This topic is to discuss the following lesson:
this was a really good post! One statement that I personally dont liked:
“ou don’t want your EIGRP routers calculating 24/7 and sending updates to each other just because the load or reliability of an interface has changed. We want routing protocols to be nice and quiet and only base their routing decisions on static values like bandwidth and delay.”
I think everyone would love to have a routing protocol that dynamically adapts to the network state but the processing overhead for the routers in your network would be a nightmare.
Thank you for this post.
AFAIK the formula when considered only BW and delay should be:
Metric= [ (10^7/ Minimum BW) + (sum of delay/10) ] * 256
Excellent explanation on the metric values used by EIGRP to determine “best” path (route) to take when trying to reach another non-local network. I always was curious how 'best" path was determine by EIGRP when deciding which way to send the packet when multiple paths exists, excellent. Of course this has no real bearing on “stub” networks I take.
Thanks again for your concise explanations on Networking w/ Cisco
You are welcome. If you want to take a closer look at this then I can recommend to boot up some routers and look at the EIGRP topology table. Spend some time looking at the successor and feasible successor routers and check why it installed certain things in the routing table.
sorry i figured it out, myself, smaller metric is better, its all for influencing, i understand that now, thanks
EIGRP Metric = 256*[(K1 x BW) + ((K2 x BW)/(256-Load)) + (K3 x Delay) x ((K5/(Reliability + K4))]
Known as EIGRP “Distance” on the exam.
What is the effect of MTU (K5) value to the total metrics ? I mean the metric will be better if the MTU value was high or vice versa ?
I notice that you said “the MTU is being exchanged between EIGRP neighbors but not used for the metric calculation” so what is the benefit from this exchanging since it is not used for metric calculation ?
I understood that if the delay was in ten of microsecond we only sum the delays of the links and if the delay was in microsecond we need to divide the sum on 10 and put the value to formula, and about BW I do not understand why we multiply by 10^7 when I read in Wiki I understand the we do that to make the formula weighted and make measuring units harmonized but I do not understand how ? I mean why 10^7 ? from where this number come ?
Is there a formula to calculate the the AD ( Advertised Distance ) ?
What is the threshold value of FD ( the metric value ) that indicates to infinity ?
EIGRP uses a 32 bit metric so the value used for infinity is 4294967295, the highest value you can create.

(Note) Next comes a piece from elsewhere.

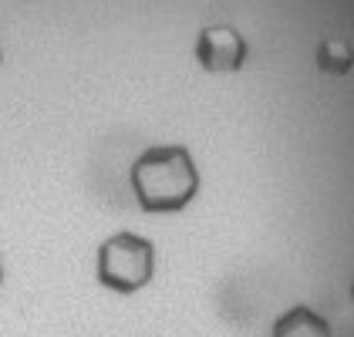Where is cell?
I'll return each instance as SVG.
<instances>
[{"instance_id":"6da1fadb","label":"cell","mask_w":354,"mask_h":337,"mask_svg":"<svg viewBox=\"0 0 354 337\" xmlns=\"http://www.w3.org/2000/svg\"><path fill=\"white\" fill-rule=\"evenodd\" d=\"M132 193L142 213L152 216H172L192 206V199L199 196V168L186 145L179 142H165V145H149L129 172Z\"/></svg>"},{"instance_id":"7a4b0ae2","label":"cell","mask_w":354,"mask_h":337,"mask_svg":"<svg viewBox=\"0 0 354 337\" xmlns=\"http://www.w3.org/2000/svg\"><path fill=\"white\" fill-rule=\"evenodd\" d=\"M95 277L111 293H122V297L138 293L156 277V247H152V240L129 233V229L109 236L98 247V256H95Z\"/></svg>"},{"instance_id":"3957f363","label":"cell","mask_w":354,"mask_h":337,"mask_svg":"<svg viewBox=\"0 0 354 337\" xmlns=\"http://www.w3.org/2000/svg\"><path fill=\"white\" fill-rule=\"evenodd\" d=\"M246 55H250V48H246L243 34L230 24L203 28L196 37V48H192L196 64L209 75H236L246 64Z\"/></svg>"},{"instance_id":"277c9868","label":"cell","mask_w":354,"mask_h":337,"mask_svg":"<svg viewBox=\"0 0 354 337\" xmlns=\"http://www.w3.org/2000/svg\"><path fill=\"white\" fill-rule=\"evenodd\" d=\"M270 337H334V331H330V320L321 317L314 307L297 304L273 320Z\"/></svg>"},{"instance_id":"5b68a950","label":"cell","mask_w":354,"mask_h":337,"mask_svg":"<svg viewBox=\"0 0 354 337\" xmlns=\"http://www.w3.org/2000/svg\"><path fill=\"white\" fill-rule=\"evenodd\" d=\"M314 61H317V68H321L324 75H330V78L348 75V71L354 68L351 41H344V37H337V34L321 37V44H317V51H314Z\"/></svg>"},{"instance_id":"8992f818","label":"cell","mask_w":354,"mask_h":337,"mask_svg":"<svg viewBox=\"0 0 354 337\" xmlns=\"http://www.w3.org/2000/svg\"><path fill=\"white\" fill-rule=\"evenodd\" d=\"M0 283H3V263H0Z\"/></svg>"},{"instance_id":"52a82bcc","label":"cell","mask_w":354,"mask_h":337,"mask_svg":"<svg viewBox=\"0 0 354 337\" xmlns=\"http://www.w3.org/2000/svg\"><path fill=\"white\" fill-rule=\"evenodd\" d=\"M0 61H3V44H0Z\"/></svg>"},{"instance_id":"ba28073f","label":"cell","mask_w":354,"mask_h":337,"mask_svg":"<svg viewBox=\"0 0 354 337\" xmlns=\"http://www.w3.org/2000/svg\"><path fill=\"white\" fill-rule=\"evenodd\" d=\"M351 297H354V283H351Z\"/></svg>"}]
</instances>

The MTU doesn’t influence the metric, it’s not used in the metric calculation.
Apparently when you have two equal cost paths and EIGRP has to select one of them, it will use the path with the highest MTU. The low MTU path will not be used.

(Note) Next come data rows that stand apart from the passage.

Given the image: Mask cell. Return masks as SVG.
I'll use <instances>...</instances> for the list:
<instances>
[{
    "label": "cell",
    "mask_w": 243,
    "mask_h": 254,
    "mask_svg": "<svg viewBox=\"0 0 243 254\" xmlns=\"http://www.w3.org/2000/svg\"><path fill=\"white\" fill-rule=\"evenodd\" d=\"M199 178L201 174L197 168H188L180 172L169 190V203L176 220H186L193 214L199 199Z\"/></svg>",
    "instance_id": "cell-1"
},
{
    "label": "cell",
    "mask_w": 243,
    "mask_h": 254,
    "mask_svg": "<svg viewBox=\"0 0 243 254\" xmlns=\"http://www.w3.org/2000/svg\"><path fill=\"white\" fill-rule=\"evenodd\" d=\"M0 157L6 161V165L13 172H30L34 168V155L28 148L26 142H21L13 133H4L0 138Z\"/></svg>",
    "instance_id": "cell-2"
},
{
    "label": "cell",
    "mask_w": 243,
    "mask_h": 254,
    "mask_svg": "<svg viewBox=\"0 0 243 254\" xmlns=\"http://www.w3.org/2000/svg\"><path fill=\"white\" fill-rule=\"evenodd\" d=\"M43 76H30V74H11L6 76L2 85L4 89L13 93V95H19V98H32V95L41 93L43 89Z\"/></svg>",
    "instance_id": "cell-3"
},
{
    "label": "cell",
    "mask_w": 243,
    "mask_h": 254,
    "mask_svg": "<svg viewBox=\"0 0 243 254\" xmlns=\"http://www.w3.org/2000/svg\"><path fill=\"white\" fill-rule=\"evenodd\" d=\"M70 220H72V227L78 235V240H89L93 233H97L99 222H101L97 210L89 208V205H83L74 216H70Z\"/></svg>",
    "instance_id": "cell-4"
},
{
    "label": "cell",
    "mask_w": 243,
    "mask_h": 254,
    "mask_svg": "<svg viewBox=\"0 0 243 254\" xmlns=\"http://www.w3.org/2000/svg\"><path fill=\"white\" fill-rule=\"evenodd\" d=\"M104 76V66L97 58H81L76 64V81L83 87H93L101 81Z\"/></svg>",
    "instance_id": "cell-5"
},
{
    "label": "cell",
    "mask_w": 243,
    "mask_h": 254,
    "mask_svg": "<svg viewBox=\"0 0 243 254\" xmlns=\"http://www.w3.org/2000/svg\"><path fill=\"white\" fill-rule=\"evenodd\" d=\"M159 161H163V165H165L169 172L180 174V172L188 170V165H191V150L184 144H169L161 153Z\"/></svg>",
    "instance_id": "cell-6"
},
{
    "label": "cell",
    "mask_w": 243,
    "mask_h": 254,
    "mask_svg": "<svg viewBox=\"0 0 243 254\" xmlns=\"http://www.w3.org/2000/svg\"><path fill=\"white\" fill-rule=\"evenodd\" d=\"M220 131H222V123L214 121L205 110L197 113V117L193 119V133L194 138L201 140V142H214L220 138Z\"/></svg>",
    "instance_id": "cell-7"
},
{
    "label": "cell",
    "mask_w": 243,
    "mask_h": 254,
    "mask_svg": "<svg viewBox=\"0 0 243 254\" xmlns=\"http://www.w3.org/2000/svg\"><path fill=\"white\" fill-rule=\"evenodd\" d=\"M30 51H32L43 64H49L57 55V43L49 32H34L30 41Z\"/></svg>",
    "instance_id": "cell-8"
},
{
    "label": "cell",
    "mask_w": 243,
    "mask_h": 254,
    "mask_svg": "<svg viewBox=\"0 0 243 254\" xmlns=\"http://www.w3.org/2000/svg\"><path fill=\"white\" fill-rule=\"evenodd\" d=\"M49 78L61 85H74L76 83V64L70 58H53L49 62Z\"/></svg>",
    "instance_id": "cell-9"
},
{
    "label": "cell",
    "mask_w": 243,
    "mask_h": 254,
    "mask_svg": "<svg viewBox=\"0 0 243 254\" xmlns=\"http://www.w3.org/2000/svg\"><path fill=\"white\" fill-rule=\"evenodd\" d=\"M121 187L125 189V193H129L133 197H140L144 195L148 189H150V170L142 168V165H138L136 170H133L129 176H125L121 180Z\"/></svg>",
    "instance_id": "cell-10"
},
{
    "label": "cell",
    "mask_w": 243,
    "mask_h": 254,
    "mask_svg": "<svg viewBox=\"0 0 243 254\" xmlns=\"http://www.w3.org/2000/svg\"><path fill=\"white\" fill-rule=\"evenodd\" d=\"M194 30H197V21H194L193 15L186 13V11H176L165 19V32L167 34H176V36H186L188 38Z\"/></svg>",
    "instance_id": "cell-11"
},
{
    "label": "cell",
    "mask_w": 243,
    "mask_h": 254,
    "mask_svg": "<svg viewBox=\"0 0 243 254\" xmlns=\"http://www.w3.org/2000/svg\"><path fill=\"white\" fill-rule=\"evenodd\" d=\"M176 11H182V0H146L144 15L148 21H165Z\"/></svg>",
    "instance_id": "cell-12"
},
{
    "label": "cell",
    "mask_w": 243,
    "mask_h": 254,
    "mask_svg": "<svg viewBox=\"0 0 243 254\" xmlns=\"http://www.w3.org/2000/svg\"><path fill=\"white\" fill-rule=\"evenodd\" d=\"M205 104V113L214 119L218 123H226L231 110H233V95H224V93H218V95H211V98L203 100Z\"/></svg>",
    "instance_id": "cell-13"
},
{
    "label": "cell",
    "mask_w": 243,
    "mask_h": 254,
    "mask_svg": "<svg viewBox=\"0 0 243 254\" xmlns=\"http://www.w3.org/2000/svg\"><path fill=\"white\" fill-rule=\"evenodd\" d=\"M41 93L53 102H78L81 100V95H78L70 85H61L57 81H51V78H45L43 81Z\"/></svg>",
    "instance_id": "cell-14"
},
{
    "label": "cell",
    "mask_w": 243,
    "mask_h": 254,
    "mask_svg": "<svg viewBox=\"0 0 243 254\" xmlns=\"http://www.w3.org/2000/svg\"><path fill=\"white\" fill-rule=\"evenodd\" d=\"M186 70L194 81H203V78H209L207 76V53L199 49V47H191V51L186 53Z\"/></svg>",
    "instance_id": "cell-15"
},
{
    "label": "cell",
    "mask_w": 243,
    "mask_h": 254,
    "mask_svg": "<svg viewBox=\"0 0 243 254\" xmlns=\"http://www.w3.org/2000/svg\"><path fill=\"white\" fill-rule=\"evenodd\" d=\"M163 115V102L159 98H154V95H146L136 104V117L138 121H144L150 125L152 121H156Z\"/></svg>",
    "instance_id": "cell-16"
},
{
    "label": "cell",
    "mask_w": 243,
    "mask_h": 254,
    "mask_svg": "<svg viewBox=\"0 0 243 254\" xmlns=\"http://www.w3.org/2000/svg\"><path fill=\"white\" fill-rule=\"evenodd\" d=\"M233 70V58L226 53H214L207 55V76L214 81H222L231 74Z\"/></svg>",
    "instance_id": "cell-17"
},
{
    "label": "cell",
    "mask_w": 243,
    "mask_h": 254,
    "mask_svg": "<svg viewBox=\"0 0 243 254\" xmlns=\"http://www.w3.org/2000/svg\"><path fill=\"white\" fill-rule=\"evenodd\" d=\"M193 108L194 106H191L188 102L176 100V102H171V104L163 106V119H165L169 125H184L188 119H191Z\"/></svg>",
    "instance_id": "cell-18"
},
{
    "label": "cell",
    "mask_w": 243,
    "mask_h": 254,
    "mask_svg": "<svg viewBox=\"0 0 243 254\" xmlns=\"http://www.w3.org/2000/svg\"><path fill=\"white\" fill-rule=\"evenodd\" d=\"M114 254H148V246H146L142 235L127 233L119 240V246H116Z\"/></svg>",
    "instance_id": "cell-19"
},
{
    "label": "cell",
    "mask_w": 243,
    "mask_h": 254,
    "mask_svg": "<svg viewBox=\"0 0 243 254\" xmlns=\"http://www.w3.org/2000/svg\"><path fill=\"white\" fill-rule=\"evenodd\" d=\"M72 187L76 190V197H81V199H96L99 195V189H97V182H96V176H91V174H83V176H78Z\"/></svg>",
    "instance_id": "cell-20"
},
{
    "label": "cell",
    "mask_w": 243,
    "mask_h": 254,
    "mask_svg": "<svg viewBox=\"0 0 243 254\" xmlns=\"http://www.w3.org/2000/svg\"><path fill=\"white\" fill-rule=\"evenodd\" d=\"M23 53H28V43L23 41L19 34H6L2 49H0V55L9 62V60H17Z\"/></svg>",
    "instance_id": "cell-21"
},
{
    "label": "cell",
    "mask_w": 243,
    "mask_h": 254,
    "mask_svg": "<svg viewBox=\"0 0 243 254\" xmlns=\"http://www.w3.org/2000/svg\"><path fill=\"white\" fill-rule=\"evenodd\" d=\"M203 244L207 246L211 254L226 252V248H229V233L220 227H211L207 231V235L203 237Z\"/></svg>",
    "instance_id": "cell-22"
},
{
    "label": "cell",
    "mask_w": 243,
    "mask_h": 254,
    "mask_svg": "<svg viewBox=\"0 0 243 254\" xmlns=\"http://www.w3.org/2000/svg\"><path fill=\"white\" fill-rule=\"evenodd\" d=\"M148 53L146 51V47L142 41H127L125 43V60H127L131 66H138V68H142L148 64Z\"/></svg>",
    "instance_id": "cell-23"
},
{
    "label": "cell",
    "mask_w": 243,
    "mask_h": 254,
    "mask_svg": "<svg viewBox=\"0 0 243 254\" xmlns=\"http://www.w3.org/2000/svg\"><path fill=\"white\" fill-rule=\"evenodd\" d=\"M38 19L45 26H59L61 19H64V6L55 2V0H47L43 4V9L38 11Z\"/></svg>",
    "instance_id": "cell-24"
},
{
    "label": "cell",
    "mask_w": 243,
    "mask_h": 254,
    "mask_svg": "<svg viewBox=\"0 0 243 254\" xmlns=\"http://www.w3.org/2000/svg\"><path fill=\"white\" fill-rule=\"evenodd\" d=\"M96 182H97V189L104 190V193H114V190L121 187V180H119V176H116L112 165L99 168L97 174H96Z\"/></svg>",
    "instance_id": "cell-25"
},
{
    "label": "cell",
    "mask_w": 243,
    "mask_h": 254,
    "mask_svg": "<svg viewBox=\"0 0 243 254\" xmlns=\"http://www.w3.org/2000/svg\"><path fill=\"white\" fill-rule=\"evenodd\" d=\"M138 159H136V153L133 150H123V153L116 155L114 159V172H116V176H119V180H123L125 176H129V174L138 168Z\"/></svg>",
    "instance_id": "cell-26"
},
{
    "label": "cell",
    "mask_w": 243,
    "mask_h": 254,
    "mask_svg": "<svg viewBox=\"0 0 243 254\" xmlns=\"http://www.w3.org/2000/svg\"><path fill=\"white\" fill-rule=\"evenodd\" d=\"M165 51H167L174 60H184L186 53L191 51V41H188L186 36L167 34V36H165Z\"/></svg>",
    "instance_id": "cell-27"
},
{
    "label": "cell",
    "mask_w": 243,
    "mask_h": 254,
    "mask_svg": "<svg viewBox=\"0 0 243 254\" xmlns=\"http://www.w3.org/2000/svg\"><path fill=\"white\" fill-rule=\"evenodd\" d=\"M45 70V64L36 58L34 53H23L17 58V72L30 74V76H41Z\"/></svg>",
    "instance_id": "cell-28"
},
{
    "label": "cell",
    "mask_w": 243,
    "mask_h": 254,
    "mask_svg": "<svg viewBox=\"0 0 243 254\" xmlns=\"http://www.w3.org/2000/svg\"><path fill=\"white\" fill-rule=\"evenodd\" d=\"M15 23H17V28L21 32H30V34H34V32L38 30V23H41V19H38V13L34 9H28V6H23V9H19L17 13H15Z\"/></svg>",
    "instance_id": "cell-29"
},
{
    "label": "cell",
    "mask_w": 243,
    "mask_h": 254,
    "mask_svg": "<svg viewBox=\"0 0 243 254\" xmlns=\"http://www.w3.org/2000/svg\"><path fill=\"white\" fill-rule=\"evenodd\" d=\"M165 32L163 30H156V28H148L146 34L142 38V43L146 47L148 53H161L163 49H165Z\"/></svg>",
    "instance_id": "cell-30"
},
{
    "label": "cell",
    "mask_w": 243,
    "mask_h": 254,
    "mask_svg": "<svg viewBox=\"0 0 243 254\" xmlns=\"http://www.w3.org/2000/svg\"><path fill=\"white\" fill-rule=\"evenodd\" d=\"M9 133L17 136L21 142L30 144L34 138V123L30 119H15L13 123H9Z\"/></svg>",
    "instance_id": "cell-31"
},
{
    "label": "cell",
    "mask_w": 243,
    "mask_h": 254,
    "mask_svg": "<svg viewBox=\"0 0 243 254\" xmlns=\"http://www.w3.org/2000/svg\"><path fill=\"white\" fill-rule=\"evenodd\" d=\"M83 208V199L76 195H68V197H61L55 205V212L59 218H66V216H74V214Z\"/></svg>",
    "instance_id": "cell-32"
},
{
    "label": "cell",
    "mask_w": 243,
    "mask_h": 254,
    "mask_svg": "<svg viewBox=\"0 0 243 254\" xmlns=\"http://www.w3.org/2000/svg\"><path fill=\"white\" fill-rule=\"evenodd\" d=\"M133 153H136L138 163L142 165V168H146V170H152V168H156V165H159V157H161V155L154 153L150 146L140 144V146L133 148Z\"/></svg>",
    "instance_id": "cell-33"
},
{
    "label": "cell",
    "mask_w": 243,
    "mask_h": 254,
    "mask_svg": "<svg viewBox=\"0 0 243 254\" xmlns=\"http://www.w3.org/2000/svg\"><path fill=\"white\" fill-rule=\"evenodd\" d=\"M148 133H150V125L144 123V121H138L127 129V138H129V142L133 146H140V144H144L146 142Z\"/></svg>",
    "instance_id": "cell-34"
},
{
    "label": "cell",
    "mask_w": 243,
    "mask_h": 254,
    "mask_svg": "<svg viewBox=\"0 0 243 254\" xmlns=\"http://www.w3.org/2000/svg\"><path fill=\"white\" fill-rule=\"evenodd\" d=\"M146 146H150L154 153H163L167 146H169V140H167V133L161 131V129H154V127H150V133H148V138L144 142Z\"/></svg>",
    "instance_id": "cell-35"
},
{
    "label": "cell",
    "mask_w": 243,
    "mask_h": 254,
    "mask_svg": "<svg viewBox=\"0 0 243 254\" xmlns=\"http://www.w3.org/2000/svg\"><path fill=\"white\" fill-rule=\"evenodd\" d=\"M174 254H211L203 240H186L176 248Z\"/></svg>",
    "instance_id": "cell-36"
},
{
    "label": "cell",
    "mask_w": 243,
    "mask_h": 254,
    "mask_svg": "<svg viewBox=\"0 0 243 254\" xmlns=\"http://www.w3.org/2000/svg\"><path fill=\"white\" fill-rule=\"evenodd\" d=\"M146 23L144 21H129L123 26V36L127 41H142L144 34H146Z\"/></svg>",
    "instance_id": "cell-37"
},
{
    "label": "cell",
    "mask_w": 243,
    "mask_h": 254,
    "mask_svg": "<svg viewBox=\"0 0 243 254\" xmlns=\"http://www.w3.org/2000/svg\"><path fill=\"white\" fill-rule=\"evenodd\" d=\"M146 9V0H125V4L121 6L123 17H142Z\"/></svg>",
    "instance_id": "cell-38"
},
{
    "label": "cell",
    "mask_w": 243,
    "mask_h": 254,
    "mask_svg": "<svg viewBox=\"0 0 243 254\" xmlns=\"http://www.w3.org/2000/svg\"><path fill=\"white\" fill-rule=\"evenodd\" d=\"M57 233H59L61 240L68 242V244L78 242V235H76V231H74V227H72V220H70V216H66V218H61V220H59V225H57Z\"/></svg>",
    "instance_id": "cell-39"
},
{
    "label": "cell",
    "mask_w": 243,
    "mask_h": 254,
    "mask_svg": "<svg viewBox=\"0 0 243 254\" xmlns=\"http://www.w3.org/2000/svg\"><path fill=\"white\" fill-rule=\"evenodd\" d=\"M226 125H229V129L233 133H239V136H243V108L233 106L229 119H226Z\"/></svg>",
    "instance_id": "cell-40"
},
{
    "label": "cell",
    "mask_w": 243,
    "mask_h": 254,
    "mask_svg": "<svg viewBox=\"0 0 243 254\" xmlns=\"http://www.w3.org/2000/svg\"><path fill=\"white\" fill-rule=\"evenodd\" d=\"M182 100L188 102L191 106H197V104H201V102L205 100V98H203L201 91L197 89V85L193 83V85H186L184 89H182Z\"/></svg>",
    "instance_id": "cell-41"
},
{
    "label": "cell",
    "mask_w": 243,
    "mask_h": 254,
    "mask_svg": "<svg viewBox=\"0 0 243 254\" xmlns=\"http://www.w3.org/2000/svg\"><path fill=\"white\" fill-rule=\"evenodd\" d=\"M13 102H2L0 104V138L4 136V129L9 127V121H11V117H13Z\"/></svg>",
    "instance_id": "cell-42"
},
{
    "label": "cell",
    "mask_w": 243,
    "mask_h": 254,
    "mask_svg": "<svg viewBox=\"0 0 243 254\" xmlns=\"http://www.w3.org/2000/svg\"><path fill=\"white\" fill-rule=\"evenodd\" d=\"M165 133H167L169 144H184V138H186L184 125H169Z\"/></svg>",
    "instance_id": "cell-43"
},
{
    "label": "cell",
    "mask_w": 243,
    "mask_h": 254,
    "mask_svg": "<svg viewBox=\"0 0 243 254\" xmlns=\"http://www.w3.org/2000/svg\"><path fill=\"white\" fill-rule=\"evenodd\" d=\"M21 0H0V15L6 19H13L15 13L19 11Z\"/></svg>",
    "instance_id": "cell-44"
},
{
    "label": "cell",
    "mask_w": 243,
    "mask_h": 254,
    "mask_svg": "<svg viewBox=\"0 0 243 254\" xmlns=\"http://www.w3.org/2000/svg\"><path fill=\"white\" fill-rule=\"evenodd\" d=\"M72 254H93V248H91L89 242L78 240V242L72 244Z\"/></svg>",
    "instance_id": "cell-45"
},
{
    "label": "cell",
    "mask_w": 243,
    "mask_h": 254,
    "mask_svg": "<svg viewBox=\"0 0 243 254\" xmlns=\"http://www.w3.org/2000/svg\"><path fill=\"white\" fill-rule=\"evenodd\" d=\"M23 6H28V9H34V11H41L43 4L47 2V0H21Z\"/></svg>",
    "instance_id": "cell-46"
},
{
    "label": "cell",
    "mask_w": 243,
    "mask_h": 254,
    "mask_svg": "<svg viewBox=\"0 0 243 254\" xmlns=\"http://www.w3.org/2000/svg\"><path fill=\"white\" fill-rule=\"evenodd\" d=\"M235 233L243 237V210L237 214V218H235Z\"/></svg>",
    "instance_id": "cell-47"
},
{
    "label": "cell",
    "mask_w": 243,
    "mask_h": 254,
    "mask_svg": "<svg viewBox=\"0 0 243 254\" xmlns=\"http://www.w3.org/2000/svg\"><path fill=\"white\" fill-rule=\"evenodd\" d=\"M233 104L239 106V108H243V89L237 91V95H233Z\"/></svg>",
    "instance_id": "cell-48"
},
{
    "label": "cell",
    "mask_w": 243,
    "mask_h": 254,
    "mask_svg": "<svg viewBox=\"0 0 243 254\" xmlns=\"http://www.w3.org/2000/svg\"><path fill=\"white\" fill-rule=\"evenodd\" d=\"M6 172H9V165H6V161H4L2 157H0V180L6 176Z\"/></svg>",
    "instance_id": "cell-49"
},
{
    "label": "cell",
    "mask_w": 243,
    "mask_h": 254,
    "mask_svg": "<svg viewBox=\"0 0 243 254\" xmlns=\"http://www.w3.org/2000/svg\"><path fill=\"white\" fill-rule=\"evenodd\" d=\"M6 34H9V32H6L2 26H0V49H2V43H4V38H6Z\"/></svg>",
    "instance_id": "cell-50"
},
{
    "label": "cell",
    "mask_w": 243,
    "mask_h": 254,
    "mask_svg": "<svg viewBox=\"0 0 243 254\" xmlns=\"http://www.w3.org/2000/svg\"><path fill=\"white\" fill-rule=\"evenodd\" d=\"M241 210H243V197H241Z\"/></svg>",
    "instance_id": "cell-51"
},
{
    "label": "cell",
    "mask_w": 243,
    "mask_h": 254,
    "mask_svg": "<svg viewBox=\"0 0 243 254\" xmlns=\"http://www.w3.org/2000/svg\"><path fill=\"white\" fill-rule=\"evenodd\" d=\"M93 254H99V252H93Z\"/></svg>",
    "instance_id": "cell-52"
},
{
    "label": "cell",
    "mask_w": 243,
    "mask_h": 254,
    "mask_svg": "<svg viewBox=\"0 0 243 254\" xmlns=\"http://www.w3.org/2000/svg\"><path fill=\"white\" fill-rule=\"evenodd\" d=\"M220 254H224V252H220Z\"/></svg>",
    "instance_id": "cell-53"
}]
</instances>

Good question, I tried to look it up but I couldn’t find anything why they picked 10^7…can’t find any explanation.
The advertised distance that a router advertises to a neighbor is the feasible distance that it has stored for a route, it’s the same calculation.
Here you see the result of changing the bandwidth on the interface. Something to remember is that EIGRP will use the highest bandwidth in the path from A to B (since this is the bottleneck).Is this right?. A think that EIGRP use the lowest bandwitch.
That is correct, I just fixed it. Thanks for reporting!
I’m about 2 years too late but I’d like to take a crack at this for future reference. The reason 10^7 is used is because 10^7=10,000,000 kbps which is the same things as 10Gbps. When this formula was developed into what it is today, 10gbps was insanely, insanely fast and was decided to be used as the number utilized to calculate the weight of the minimum bandwidth number in the EIGRP formula.
The reason that we are adding weight to each number in EIGRP is easy to understand. EIGRP is a complex formula with different sets of numbers that have varying levels of relevance. We decide how much weight, or relevance, the minimum bandwidth has by taking 10^7 (dividend) and dividing it by the minimum bandwidth (divisor), the resulting number (quotient) multiplied by 256 [Read: 2^8 ‘binary octet max value’] is your weighted bandwidth.
“The multiplication of 256 is done so EIGRP is compatible with IGRP (the predecessor of EIGRP).”